(Extrait du texte):
━━━━

Dimanche pluvieux. Réveil difficile. Un temps à rester chez soi. Je décide de ne rien faire, mais alors rien, ni vaisselle, ni ménage, ni rangement. En même temps, ce n’est pas vraiment mon habitude de passer mes dimanches au milieu des gants Mapa et des produits à la javel. Pourtant, il y en aurait besoin, mais bon... pas envie. Mes deux colocataires mâles s’en occuperont si le coeur leur en dit, sinon tant pis.

Vous avez dit féminisme ?

━━━━

(Consigne 1): D'après le texte sur ce dimanche pluvieux, qui s'occupera de la vaisselle, du ménage et du rangement, et à quelle condition ?
(Consigne 2): Poursuivez le texte sur ce dimanche pluvieux à la suite de sa dernière ligne.

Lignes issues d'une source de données
━━━━

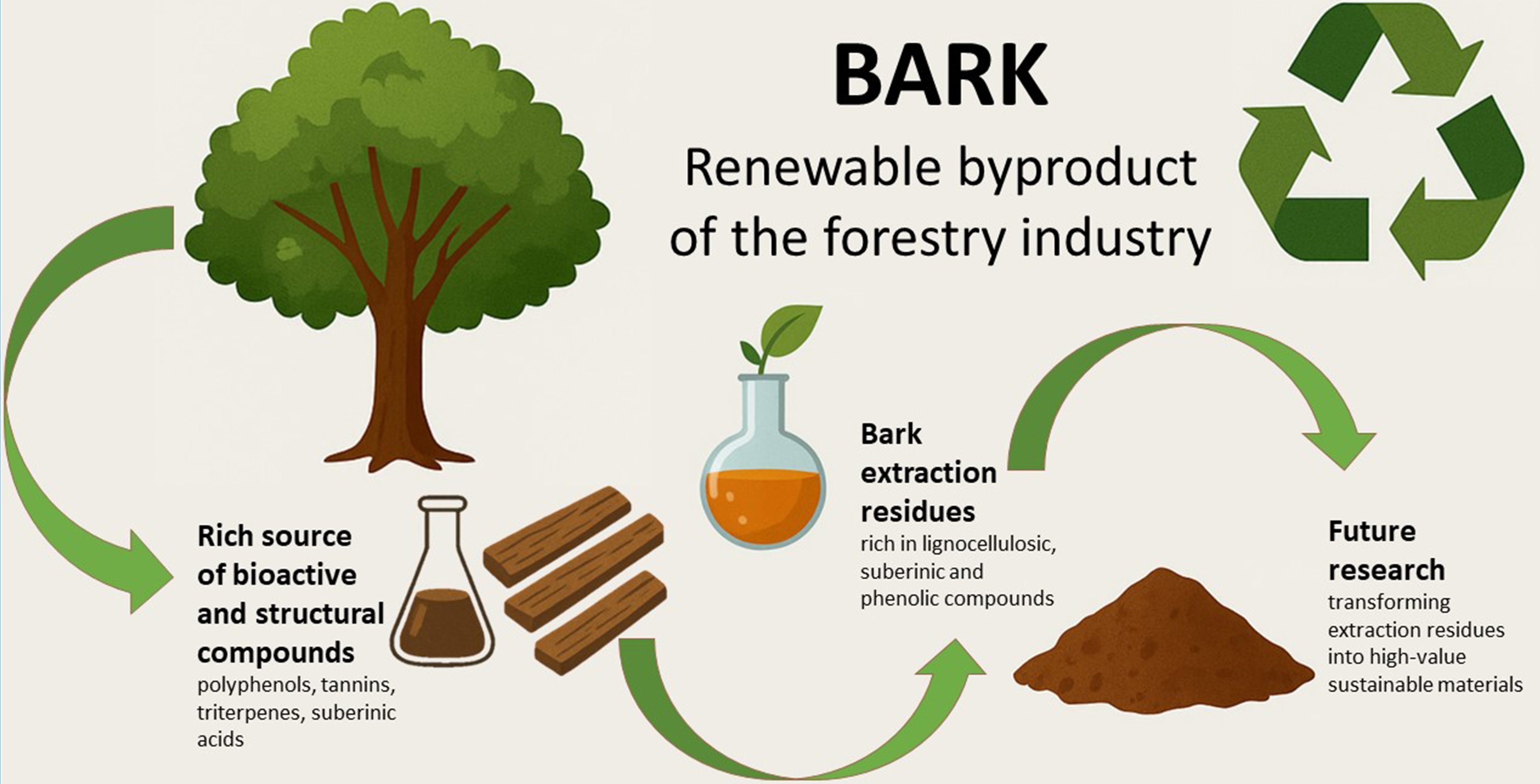 BARK

Renewable byproduct of the forestry industry

Rich source of bioactive and structural compounds
polyphenols, tannins, triterpenes, suberinic acids

Bark extraction residues
rich in lignocellulosic, suberinic and phenolic compounds

Future research
transforming extraction residues into high-value sustainable materials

━━━━

(Réponse 1): Les deux colocataires mâles, si le cœur leur en dit.

(Réponse 2):
Une amie vient boire le thé. Elle m’annonce qu’elle fait partie d’une association féministe. Je reste coi. Cela m’intrigue, pour moi le féminisme, c’est des histoires de Simones : Simone de Beauvoir et la liberté sexuelle, Simone Veil avec le droit à la contraception et à l’avortement, mais aussi des trucs moins cools, quasi extrémistes voire anti-mecs. Je suis donc un peu sceptique et lui demande quels sont les enjeux du féminisme en 2008. Elle m’explique que le droit à l’avortement est toujours d’actualité, rien n’est jamais acquis, la preuve, en Italie on parle de l’interdire de nouveau... Et puis elle me montre des cartes postales de son association pour alerter l’opinion publique à propos de problèmes comme les violences conjugales, le viol, le fait qu’une femme, à diplôme égale, n’obtient que très rarement le même poste et le même salaire qu’un homme...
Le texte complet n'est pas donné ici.